We are so immensely thankful for all that each one of you have done, and so thankful for the feedback and support each one of you has shown us, it is beyond humbling. That being said, as we start moving into the Holiday Season with Thanksgiving tomorrow and Christmas right around the corner, we would love to give back to you and show you our thanks, the people that have brought us this far and will be with us on all the journeys ahead. We want all of you to have a safe and happy Holiday Season, and to help with this from today (November 25th, 2020) through Christmas until the day after New Years, (January 2nd, 2021) we are going to be offering 50% ALL of our Hiking Shorts! On top of this if you purchase any of our hats along with the shorts, you will receive FREE SHIPPING this holiday season! Let us do our part this Holiday season, to help you avoid Black Friday, Christmas Shopping, and New Years shopping. Stay safe and stay well, and get the perfect gift for the outdoorsperson in your family, by shopping online and showing them the love of community that we have felt so strongly from you. Let us all move into the year of 2021 with mountain sunsets, crisp morning air, and happiness on our schedule. The trails are waiting, let us heed the call when the time is right, so get ready today!
As is our fashion we do not want to have an article that does not have a little humor in it. All the above was too serious to throw in any humor, because we wanted to express our gratitude, without any reservations or any questions, truly thank you. Okay, that being said, let us laugh a little bit as we all need this year. The story we are going to tell today comes from 2017, on the Pacific Crest Trail, around mile 400~ in the desert of California. This story involves fire station pizza, a setting sun, a mountain to climb, and not 1, not 2, but 3 dead "headlamps."
We arrived to a fire station in the desert of California, that had a sign hanging near by. The sign mentioned a trail angel's name, phone number, and then it all went black and fuzzy as the word pizza jumped off the page to us. Next thing we knew, we were all sitting around a table, each having our personal pizza, with fruit, Oreos, anything that fills a hikers dream. The Trail Angel, lived down the road, and if hikers provided them with the amount needed to cover the pizzas, they would deliver them to the fire station, along with any goodies they brought along in their car. Our original plan was to fill up water bottles for 10 minutes and instead turned into a 2-3 hour break and story telling around boxes and crusts of pizza. It was amazing!

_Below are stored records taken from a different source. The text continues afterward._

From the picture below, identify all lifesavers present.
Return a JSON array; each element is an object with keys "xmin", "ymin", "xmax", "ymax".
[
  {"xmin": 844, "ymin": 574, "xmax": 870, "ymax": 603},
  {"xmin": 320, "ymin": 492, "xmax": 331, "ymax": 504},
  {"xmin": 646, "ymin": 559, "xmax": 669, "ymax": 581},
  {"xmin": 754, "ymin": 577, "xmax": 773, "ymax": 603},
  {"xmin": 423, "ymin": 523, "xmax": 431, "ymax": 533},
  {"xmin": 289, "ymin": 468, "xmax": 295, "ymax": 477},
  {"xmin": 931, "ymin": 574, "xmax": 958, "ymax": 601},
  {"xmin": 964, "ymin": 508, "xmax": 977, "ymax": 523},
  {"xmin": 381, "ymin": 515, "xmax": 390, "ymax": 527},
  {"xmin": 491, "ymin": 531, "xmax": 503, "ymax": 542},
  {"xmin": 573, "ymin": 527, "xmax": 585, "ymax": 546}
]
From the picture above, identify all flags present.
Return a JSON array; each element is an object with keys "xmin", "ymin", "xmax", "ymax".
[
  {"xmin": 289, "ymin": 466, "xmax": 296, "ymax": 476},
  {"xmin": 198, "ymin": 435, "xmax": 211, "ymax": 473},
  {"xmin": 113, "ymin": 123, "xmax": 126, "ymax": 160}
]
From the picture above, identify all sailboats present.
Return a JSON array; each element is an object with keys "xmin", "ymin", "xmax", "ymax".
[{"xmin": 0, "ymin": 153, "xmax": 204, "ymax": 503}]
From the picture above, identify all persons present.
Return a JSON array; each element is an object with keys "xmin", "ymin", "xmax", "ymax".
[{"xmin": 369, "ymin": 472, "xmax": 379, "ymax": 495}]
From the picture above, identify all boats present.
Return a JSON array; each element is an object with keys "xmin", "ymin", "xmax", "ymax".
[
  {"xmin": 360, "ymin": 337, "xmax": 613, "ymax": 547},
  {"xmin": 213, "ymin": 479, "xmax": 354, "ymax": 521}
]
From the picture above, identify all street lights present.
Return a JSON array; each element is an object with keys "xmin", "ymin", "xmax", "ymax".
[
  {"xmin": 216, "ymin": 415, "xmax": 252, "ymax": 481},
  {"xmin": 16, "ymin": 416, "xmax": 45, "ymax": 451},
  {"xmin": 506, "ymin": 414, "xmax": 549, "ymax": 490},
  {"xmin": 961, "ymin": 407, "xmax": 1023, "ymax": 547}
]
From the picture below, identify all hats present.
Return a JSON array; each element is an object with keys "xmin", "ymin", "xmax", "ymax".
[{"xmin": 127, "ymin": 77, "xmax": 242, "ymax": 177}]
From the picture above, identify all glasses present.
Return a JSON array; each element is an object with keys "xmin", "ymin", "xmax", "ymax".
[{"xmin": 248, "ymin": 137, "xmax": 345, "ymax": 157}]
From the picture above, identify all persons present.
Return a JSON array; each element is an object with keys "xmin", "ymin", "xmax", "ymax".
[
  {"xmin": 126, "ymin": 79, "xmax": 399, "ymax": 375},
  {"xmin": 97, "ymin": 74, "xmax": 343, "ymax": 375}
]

That is a story in itself, the immense amount of generosity that the trail angel showed to each hiker or trail family that would call them, so we want to say another huge Thank You, to them as well as every trail angel that makes these trails so special. Suffice, it to say we felt the gravity of the pizza weighing us into our bench seats, and knew we had miles to still do, even with the sun setting. Our plan was to get on top of this plateau by the end of the day, because that was one of the only flat places to camp from what we could see on our maps. Nobody, was really in a rush to leave, because well night hiking in the desert is easy...if you have a headlamp. We had not replaced the batteries in ours. So, having the great friends that we had, we accumulated (1) little hand held lamp that couldn't illuminate more than 2 ft in front of you, and another little light that obscured our vision more than it amplified. If we were going to make it, we needed to head out now, and crush a pace to reach the top of the climb. Telling everyone we would meet them in camp, we were the first to leave, and set out at quick pace as pizza sloshed around in our stomach to race the setting sun.

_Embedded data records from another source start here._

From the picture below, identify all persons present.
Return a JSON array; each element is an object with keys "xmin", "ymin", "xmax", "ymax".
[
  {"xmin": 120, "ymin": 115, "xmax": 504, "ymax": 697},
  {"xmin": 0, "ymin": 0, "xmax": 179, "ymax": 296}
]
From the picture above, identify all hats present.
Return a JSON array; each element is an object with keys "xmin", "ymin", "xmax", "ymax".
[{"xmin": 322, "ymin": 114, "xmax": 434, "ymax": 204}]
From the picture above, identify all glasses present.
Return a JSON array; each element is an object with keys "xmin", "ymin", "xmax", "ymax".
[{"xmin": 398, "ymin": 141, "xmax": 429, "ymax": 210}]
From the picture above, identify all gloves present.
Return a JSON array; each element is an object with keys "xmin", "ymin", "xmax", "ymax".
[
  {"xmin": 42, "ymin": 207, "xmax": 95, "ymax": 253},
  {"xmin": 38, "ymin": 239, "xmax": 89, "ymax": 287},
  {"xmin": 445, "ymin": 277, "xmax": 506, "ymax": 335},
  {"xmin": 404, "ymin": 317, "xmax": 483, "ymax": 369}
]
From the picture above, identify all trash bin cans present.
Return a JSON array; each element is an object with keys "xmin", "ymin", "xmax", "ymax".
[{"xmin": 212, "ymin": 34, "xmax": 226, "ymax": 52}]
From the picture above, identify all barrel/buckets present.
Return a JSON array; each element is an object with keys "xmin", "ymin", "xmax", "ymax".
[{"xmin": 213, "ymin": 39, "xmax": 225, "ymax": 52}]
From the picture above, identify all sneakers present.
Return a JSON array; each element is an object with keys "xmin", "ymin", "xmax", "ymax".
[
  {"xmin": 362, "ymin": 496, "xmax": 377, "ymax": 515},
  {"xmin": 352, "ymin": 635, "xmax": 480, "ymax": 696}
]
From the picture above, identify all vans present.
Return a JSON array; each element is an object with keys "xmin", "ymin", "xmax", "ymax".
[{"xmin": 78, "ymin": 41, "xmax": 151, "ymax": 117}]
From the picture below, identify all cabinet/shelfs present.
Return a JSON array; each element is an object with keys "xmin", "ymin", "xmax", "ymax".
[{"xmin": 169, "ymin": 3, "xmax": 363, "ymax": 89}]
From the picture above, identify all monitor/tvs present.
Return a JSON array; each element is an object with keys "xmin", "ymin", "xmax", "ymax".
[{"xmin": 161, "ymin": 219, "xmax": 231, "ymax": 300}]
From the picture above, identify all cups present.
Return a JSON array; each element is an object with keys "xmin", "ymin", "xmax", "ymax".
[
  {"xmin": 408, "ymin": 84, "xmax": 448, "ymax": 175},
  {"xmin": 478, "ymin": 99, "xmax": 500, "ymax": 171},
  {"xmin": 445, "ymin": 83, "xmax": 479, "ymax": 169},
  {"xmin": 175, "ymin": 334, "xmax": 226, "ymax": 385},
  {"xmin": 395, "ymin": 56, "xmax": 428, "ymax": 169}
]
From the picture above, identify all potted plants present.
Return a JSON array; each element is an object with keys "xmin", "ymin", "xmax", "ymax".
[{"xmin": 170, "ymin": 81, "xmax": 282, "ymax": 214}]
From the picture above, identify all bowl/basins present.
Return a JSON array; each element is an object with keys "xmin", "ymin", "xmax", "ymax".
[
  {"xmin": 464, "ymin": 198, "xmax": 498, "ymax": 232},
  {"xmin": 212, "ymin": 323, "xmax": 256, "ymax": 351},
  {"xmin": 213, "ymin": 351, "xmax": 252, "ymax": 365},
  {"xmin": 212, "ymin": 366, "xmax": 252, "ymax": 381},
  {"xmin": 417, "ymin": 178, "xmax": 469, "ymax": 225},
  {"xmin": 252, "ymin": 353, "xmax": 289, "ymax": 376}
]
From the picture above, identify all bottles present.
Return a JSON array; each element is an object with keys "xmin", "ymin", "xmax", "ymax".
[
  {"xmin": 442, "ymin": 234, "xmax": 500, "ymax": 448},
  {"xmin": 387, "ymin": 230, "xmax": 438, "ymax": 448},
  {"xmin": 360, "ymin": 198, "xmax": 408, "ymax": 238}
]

A representation of us at the pizza buffet! Happy, fat, and oh so content! Thankful and grateful! Nod to our racoon "heart" baby out there!
The first few miles were uneventful. Well uneventful in us still being able to see, but very eventful in the amount of pizza that we continued to feel every step. We pushed harder and harder, quicker and quicker, until we literally could no longer see without the aid of a light. We had even started stumbling and kicking rocks as we tried to extend every last second of organic light we could from the sun that had set. Finally, we had to turn on a headlamp. It was pitiful, our pace drastically decreased, we could see all of 2ft in front of us, if that, and we knew it was going to be a long night.

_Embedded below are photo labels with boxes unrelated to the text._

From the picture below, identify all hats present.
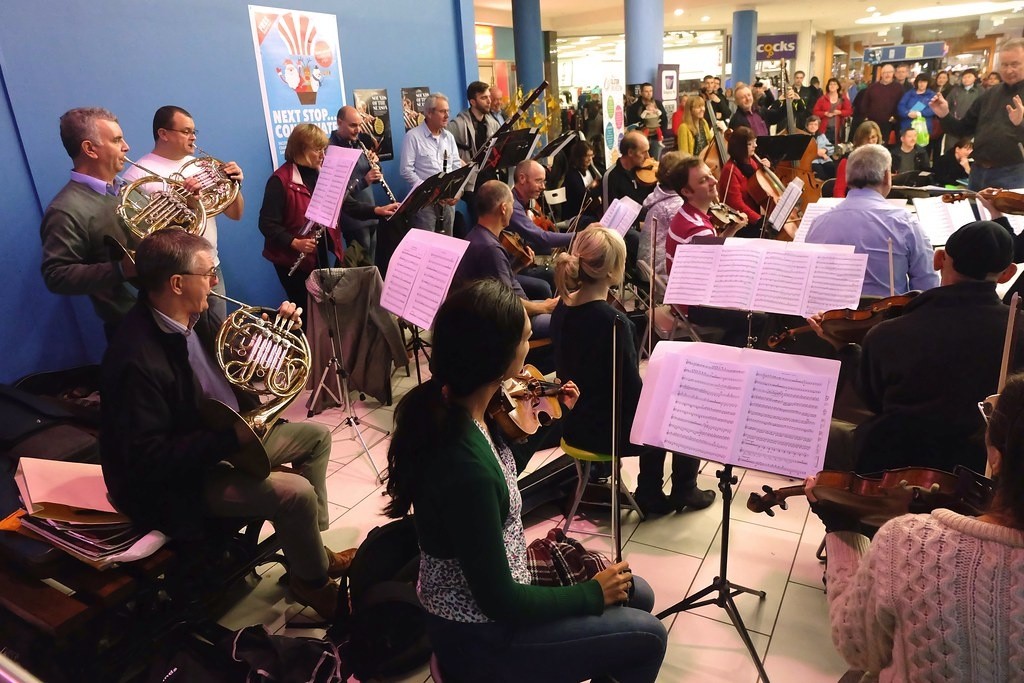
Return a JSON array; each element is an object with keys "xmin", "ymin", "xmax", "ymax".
[{"xmin": 945, "ymin": 220, "xmax": 1013, "ymax": 280}]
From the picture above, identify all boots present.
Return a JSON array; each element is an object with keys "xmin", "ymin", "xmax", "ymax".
[
  {"xmin": 633, "ymin": 472, "xmax": 673, "ymax": 517},
  {"xmin": 668, "ymin": 472, "xmax": 716, "ymax": 514}
]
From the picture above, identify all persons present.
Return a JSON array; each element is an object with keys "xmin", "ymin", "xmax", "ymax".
[
  {"xmin": 42, "ymin": 108, "xmax": 201, "ymax": 342},
  {"xmin": 804, "ymin": 375, "xmax": 1024, "ymax": 683},
  {"xmin": 382, "ymin": 279, "xmax": 667, "ymax": 683},
  {"xmin": 260, "ymin": 37, "xmax": 1024, "ymax": 543},
  {"xmin": 102, "ymin": 227, "xmax": 356, "ymax": 622},
  {"xmin": 123, "ymin": 107, "xmax": 245, "ymax": 321}
]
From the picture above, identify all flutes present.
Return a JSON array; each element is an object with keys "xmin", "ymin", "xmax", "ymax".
[
  {"xmin": 285, "ymin": 177, "xmax": 359, "ymax": 279},
  {"xmin": 356, "ymin": 142, "xmax": 399, "ymax": 206},
  {"xmin": 468, "ymin": 79, "xmax": 548, "ymax": 164}
]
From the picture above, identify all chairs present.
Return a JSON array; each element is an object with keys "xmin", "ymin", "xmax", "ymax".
[{"xmin": 0, "ymin": 231, "xmax": 721, "ymax": 683}]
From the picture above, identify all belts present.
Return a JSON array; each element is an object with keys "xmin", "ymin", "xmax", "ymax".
[{"xmin": 973, "ymin": 159, "xmax": 1010, "ymax": 169}]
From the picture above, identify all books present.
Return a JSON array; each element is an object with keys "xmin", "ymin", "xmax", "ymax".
[{"xmin": 18, "ymin": 513, "xmax": 139, "ymax": 558}]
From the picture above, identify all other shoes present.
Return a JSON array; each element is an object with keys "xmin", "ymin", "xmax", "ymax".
[
  {"xmin": 296, "ymin": 577, "xmax": 352, "ymax": 619},
  {"xmin": 320, "ymin": 545, "xmax": 358, "ymax": 578}
]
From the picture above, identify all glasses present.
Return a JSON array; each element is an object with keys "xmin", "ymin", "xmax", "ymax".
[
  {"xmin": 585, "ymin": 154, "xmax": 595, "ymax": 157},
  {"xmin": 165, "ymin": 128, "xmax": 199, "ymax": 137},
  {"xmin": 978, "ymin": 393, "xmax": 1001, "ymax": 425},
  {"xmin": 169, "ymin": 265, "xmax": 217, "ymax": 280},
  {"xmin": 530, "ymin": 178, "xmax": 547, "ymax": 186}
]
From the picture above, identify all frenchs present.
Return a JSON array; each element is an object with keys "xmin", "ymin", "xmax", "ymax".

The first headlamp lasted for all of 45 minutes, getting worse and worse visibility until it finally, blessedly quit completely. We had been looking forward to changing out to the other light our friend had given us, fantasizing about how better it would be. As it flickered to life, our spirits crashed into reality, seeing that it would be the same if not worse. Another hour or so slipped by as we stumbled and mumbled our way through the landscape. At, one point we took the wrong trail junction and only noticed when it was not starting to climb, because we had known there was a consistent climb nearby. Turning around and worrying about not passing the trail junction a second time, our pace became a crawl. We were certain in our mind that everyone had already passed us and they comfy and cozy in camp already, and we still had 6-7 miles to go. Our pace was that slow, without being able to see.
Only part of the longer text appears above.